Let's talk filibuster - the political tactic used to kill legislation by prolonging debate indefinitely. The go-to technique to obstruct government. You need a 60 vote supermajority in order to end a filibuster by invoking cloture - simply threatening to filibuster is all it takes to kill legislation if a bill doesn't have a guaranteed 60 votes ready to back it. Therein lies the next part of the problem - the Republicans have united against the Democrats, wanting to stop them from accomplishing anything. The threat of filibuster has become their most powerful tool and a major threat to functioning government, let alone even beginning to clean up the mess Bush brought us to. They want the narrative to be changed to that Obama caused the trouble he came into after the Bush years, positing that if he can't fix the decades' worth of damage Bush caused in a scant few months, he and the Democrats have failed and the only solution is to vote more of the Republicans who played a key role in thse problems back into power. All while acting like their refusal to participate in government - solely obstructing - has nothing to do with any legislative failures on the part of this administration.
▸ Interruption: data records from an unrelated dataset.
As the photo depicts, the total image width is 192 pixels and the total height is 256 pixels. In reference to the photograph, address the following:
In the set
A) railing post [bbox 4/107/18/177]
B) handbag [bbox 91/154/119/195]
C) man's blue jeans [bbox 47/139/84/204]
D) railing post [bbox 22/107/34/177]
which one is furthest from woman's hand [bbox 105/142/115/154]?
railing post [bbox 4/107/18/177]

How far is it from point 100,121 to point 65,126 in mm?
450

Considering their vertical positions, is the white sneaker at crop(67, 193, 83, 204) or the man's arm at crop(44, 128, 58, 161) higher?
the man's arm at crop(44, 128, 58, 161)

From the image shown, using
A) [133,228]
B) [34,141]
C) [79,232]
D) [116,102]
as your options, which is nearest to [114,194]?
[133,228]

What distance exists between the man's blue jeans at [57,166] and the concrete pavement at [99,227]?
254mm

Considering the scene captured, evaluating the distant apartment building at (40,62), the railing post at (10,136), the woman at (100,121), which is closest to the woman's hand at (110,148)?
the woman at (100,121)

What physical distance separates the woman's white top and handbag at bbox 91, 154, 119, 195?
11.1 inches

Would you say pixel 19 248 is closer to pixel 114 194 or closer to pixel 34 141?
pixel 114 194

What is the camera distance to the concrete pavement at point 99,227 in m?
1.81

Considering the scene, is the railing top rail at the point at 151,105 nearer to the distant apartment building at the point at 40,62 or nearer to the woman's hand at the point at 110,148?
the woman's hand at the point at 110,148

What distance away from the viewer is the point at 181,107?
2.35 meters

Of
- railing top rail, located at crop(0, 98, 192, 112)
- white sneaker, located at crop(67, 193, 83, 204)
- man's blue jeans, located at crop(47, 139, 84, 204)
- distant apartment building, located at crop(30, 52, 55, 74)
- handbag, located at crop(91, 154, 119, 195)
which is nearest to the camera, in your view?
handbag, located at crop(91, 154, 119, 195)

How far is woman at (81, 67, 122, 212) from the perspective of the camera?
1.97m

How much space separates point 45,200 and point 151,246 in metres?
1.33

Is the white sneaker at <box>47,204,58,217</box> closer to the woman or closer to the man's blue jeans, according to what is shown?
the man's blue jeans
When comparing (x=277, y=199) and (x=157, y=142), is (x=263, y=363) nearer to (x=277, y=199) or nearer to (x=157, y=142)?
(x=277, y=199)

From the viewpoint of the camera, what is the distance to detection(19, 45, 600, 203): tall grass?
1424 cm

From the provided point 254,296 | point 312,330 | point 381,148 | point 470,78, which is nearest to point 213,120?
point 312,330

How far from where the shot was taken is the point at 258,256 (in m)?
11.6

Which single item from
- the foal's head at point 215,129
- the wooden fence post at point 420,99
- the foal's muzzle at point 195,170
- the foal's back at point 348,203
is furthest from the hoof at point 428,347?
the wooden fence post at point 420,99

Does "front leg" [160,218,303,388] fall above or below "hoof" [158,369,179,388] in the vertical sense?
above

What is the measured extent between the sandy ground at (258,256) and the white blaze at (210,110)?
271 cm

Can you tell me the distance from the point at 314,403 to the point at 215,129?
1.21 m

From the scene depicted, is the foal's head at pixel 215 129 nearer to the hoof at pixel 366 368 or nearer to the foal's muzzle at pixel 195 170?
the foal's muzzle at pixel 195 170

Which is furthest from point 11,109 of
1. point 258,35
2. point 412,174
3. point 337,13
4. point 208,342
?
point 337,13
A faulty argument derived from outright lies - nothing new there.

In these past two decades, filibuster abuse has been at its worst in American history, to the point at which even Obama addressed the problem last month. This is not a new political strategy, as Republicans used it to force the Democrats out after Bill Clinton was elected president in 1992, stopping them from legislating and freezing government function, then blaming Democratic incompetence for Republican abuse of senate rules. The filibuster was strengthened further with the addition of Senate Standing Rule XXII, removing the requirement for a filibuster to entail continuous speeches to obstruct Senate floor discussion.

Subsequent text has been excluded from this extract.